There are thousands of worlds under the heavens, and there are no wonders. Recently, a team of researchers from Nagoya University in Japan published a study in PLOSONE: a small scaly chicosaurus species distributed in Lake Tangakha in Africa as a model organism to reveal the phenomenon of behavioral deviation. The team found that this fish, which feeds on the scales of other fish, gradually develops behavioral laterality during development, tending to use only one side of the mouth to tear off the scales.

By analyzing the remnants of the stomachs of more than 200 small-scaled chicchinis at various stages of development, the research team focused on the left and right proportions of the scales they ate. This helps to finally determine the age at which the small scaly cynods transition from "two-sided attack" to "unilateral attack" when attacking prey. Measurements of their jawbones also showed a gradual increase in the asymmetry of their mouths. The direction in which the prey is attacked depends on the asymmetry of the individual mouth of the fish.

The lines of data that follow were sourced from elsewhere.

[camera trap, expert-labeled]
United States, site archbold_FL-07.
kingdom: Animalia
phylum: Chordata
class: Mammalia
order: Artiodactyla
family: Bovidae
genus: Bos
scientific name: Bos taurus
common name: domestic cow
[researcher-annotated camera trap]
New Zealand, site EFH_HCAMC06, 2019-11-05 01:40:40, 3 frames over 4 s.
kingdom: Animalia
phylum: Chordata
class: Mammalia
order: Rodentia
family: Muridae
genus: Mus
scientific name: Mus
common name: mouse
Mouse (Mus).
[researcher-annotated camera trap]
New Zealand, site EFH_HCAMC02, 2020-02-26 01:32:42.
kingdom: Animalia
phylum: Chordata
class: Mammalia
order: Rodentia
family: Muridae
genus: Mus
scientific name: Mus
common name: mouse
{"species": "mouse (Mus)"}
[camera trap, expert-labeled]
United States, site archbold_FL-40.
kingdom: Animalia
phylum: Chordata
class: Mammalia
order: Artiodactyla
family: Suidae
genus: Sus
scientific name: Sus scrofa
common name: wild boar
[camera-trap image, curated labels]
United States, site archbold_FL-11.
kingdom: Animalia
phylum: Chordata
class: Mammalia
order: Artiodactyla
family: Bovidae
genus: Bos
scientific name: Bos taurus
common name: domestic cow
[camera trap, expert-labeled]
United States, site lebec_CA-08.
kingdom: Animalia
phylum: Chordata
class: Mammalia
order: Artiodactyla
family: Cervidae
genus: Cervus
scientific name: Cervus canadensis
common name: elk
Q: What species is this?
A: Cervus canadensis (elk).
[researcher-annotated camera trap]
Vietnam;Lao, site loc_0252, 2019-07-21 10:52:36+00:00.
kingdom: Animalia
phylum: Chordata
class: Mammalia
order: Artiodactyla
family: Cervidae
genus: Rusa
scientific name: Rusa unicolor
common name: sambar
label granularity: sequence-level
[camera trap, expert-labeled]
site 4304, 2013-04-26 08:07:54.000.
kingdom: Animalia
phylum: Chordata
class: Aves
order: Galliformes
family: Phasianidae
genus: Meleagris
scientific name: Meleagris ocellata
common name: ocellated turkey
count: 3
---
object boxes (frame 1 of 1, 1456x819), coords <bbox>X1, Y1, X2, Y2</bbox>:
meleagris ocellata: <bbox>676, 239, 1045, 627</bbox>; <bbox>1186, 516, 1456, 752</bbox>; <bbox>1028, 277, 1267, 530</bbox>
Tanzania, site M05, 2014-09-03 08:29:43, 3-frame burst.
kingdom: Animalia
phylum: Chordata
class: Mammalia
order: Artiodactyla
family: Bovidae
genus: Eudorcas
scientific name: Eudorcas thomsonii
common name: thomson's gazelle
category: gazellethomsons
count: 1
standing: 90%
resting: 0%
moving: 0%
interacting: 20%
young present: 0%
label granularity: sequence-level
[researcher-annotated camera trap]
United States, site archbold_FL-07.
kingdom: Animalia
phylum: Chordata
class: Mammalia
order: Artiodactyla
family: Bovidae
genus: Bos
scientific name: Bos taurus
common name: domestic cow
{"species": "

Both "left-handed" and "right-handed" are present in the small scaly radish. At their young age, the degree of skewing of the mouth is not significant, and both sides are taken into account when attacking prey; but when they grow up, the greater the degree of skewing of their mouths, the more fish scales that can be populated, and the more fish scales that can be populated, which has obvious advantages over the same kind of people with low degree of mouth skew. This selective pressure drives the juveniles to adapt as quickly as possible to attack their prey in the direction of the skew of their mouths.